What to produce » Show every line of the data where the word "wikipedia" can be found.

==*==

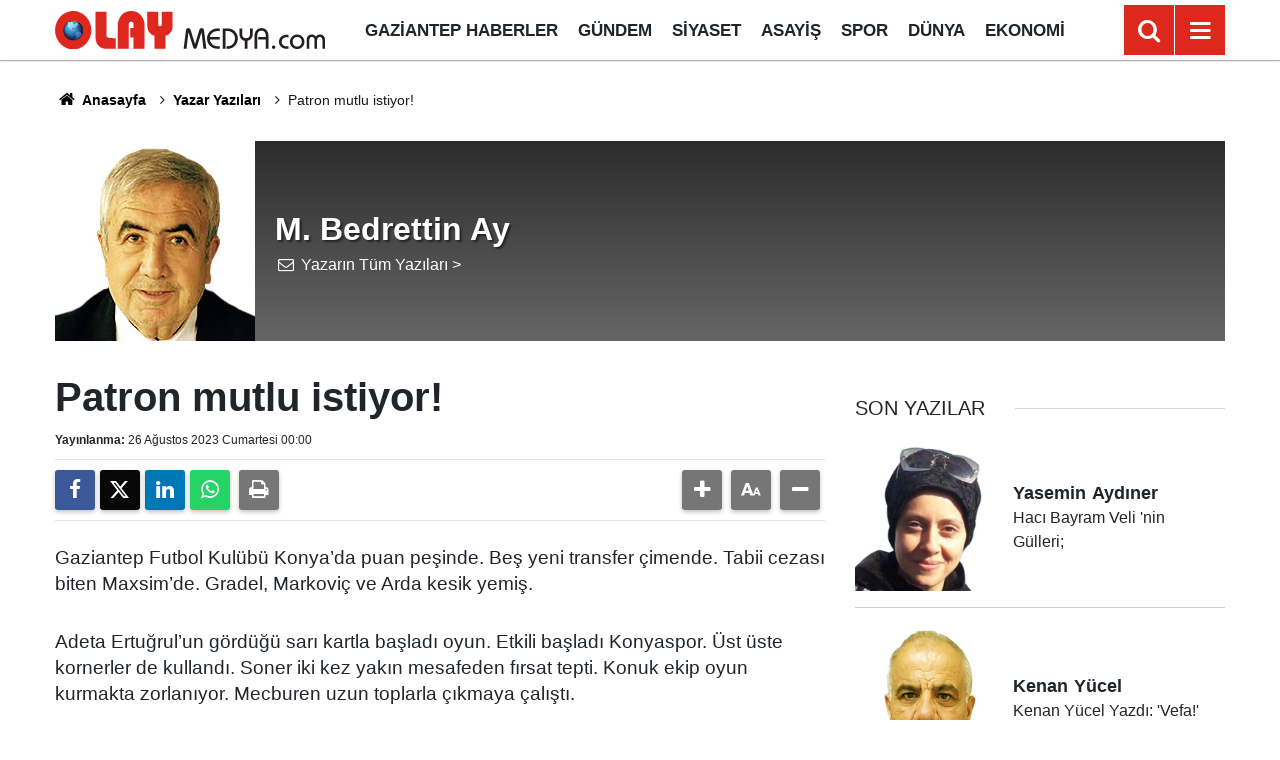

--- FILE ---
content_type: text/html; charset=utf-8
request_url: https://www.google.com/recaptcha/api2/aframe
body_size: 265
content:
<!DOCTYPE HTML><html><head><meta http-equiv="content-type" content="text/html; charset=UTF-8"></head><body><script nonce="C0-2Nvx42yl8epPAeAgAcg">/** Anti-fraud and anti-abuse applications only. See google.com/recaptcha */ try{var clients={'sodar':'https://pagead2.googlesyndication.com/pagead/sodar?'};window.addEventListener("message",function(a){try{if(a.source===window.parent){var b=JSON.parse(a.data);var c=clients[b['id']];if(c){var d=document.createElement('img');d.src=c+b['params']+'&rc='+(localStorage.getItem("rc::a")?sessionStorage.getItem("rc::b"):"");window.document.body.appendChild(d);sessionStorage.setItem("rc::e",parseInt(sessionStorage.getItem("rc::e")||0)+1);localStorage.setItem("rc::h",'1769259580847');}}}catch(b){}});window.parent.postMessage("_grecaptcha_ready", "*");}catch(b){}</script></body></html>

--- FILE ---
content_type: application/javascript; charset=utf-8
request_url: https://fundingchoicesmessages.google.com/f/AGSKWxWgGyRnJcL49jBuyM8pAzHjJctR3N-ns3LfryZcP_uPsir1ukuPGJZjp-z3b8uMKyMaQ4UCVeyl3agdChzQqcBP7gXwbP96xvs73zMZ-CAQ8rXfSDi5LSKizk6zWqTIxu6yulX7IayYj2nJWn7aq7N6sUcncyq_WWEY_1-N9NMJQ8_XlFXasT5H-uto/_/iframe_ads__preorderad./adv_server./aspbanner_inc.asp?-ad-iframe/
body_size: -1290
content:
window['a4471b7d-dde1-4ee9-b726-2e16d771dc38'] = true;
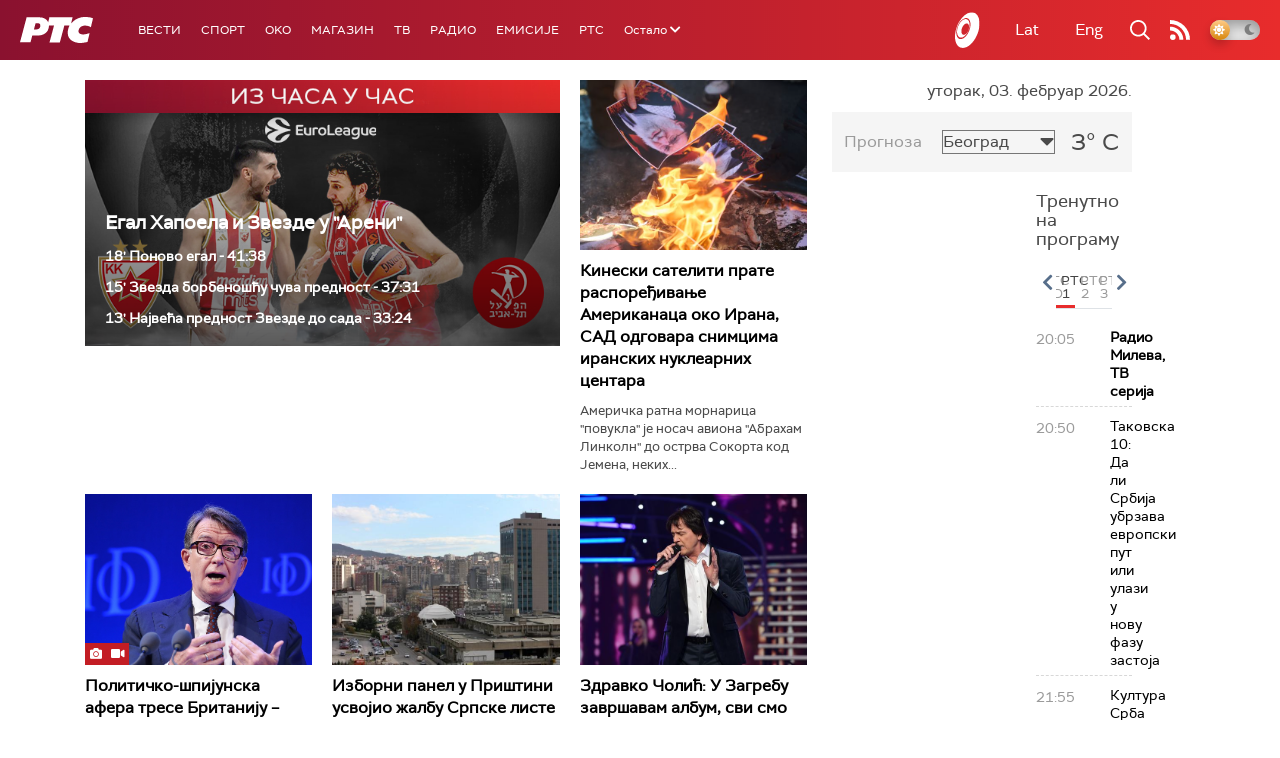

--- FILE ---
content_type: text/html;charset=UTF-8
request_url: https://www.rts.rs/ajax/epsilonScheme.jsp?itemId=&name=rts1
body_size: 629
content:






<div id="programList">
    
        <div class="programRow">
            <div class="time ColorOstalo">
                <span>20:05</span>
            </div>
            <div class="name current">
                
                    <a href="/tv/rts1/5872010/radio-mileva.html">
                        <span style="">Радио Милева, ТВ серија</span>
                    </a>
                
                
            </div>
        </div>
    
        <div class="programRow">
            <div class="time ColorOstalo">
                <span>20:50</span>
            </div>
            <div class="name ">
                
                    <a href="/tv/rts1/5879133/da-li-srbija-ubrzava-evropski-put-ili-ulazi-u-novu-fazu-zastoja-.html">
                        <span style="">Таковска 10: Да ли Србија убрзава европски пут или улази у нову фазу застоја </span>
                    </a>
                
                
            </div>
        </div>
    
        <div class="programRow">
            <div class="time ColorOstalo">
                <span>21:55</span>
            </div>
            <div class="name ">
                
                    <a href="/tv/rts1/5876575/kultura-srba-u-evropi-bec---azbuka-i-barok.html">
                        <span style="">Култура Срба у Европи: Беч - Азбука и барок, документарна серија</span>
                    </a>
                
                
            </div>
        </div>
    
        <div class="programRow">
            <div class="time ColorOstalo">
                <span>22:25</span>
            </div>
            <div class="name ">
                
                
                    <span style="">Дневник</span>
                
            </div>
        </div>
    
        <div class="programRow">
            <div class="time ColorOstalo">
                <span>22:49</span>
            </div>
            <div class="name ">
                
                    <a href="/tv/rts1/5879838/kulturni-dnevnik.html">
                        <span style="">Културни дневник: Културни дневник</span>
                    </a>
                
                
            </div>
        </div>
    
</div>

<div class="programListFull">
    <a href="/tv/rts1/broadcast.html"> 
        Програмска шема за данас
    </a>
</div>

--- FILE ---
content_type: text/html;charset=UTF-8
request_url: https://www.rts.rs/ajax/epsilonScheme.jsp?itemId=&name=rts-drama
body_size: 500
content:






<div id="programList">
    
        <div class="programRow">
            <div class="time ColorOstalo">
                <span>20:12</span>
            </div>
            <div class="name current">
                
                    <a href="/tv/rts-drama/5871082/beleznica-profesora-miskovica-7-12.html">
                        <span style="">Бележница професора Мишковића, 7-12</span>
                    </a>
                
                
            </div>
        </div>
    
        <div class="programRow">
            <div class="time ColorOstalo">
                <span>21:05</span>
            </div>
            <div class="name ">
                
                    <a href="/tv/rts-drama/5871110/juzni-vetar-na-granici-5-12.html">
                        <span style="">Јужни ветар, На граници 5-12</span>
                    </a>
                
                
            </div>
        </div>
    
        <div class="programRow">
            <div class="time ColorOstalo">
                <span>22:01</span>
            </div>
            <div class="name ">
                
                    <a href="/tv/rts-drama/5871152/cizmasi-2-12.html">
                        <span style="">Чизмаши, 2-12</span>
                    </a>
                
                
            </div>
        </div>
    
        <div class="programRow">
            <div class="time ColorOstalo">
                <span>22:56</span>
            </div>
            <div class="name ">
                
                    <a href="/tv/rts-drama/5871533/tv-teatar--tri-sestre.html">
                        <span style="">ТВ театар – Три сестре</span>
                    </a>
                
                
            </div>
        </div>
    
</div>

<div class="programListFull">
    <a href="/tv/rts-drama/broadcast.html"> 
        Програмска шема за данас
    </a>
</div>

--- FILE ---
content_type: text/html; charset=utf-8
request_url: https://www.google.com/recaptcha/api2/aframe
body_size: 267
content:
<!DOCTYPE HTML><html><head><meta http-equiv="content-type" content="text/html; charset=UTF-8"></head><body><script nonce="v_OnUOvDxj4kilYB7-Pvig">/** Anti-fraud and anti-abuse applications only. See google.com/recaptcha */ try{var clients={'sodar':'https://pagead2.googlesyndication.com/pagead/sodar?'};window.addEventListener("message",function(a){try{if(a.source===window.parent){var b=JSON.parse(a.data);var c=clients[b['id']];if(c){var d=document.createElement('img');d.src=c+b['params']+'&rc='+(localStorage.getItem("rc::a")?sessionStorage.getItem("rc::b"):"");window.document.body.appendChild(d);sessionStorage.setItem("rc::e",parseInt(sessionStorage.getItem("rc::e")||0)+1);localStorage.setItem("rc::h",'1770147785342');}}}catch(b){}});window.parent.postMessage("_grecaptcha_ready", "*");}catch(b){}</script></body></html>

==*==

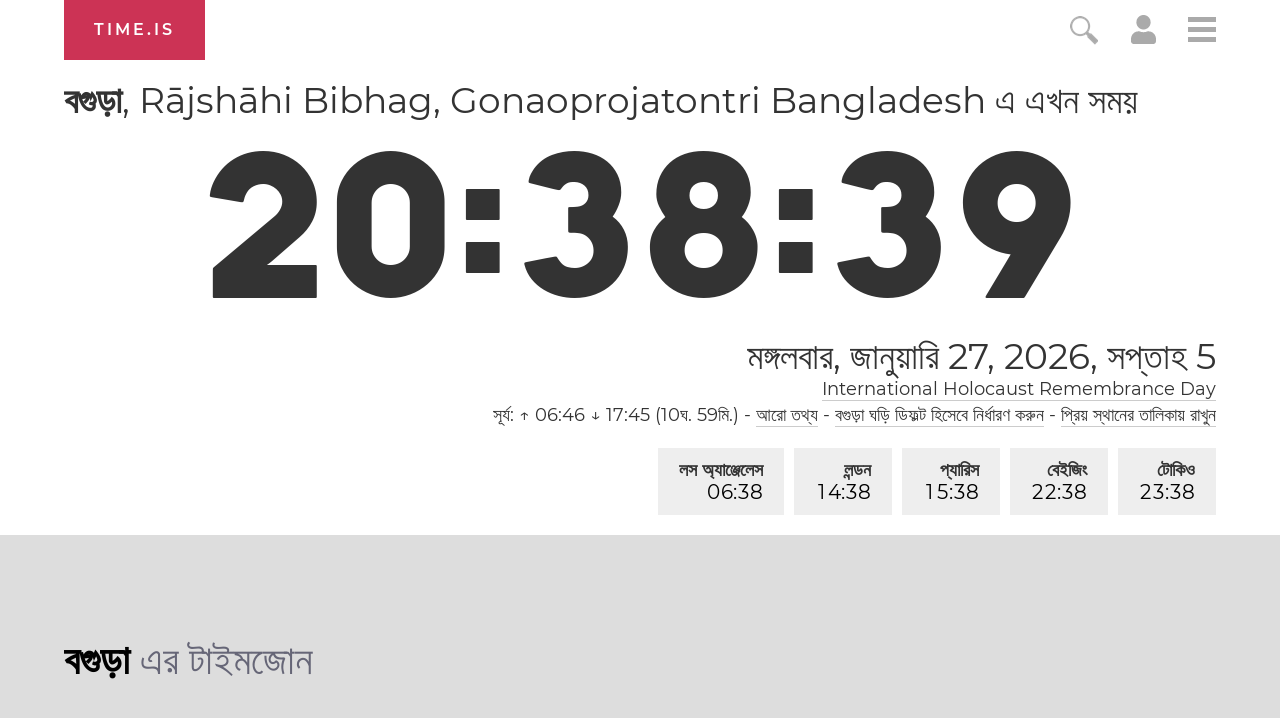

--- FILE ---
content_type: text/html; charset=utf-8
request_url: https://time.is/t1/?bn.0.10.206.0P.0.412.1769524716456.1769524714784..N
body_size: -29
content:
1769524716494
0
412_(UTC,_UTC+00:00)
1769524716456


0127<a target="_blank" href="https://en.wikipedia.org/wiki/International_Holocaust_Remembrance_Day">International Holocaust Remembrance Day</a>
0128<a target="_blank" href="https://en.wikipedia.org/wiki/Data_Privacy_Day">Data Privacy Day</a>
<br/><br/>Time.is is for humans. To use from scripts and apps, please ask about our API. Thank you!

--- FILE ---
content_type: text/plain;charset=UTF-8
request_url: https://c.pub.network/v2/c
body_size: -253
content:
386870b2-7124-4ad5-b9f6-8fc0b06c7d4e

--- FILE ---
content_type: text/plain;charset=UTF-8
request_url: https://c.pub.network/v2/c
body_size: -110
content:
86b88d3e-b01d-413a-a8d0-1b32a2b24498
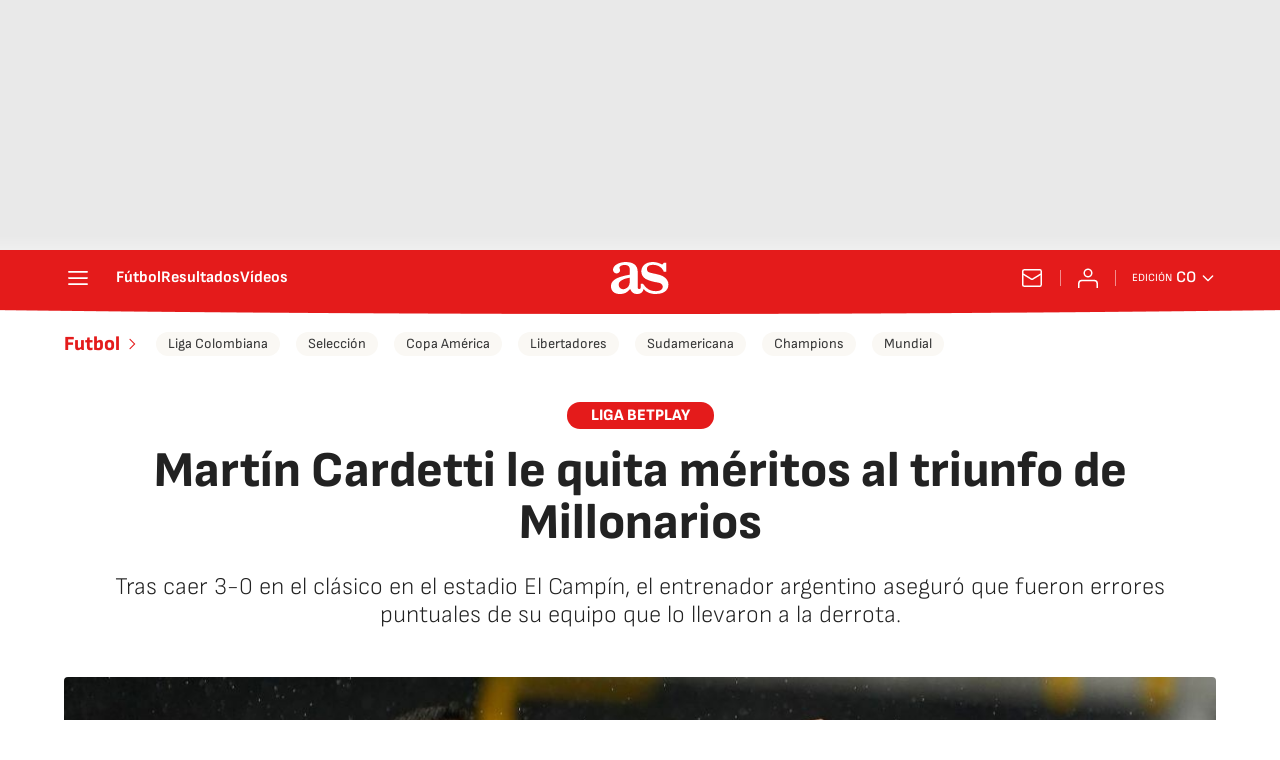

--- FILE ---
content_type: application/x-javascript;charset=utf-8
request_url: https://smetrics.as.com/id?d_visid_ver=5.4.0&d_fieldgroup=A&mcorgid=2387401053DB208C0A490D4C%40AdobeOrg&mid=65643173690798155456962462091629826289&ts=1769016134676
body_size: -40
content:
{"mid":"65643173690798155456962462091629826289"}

==*==

Written solution »
0127<a target="_blank" href="https://en.wikipedia.org/wiki/International_Holocaust_Remembrance_Day">International Holocaust Remembrance Day</a>
0128<a target="_blank" href="https://en.wikipedia.org/wiki/Data_Privacy_Day">Data Privacy Day</a>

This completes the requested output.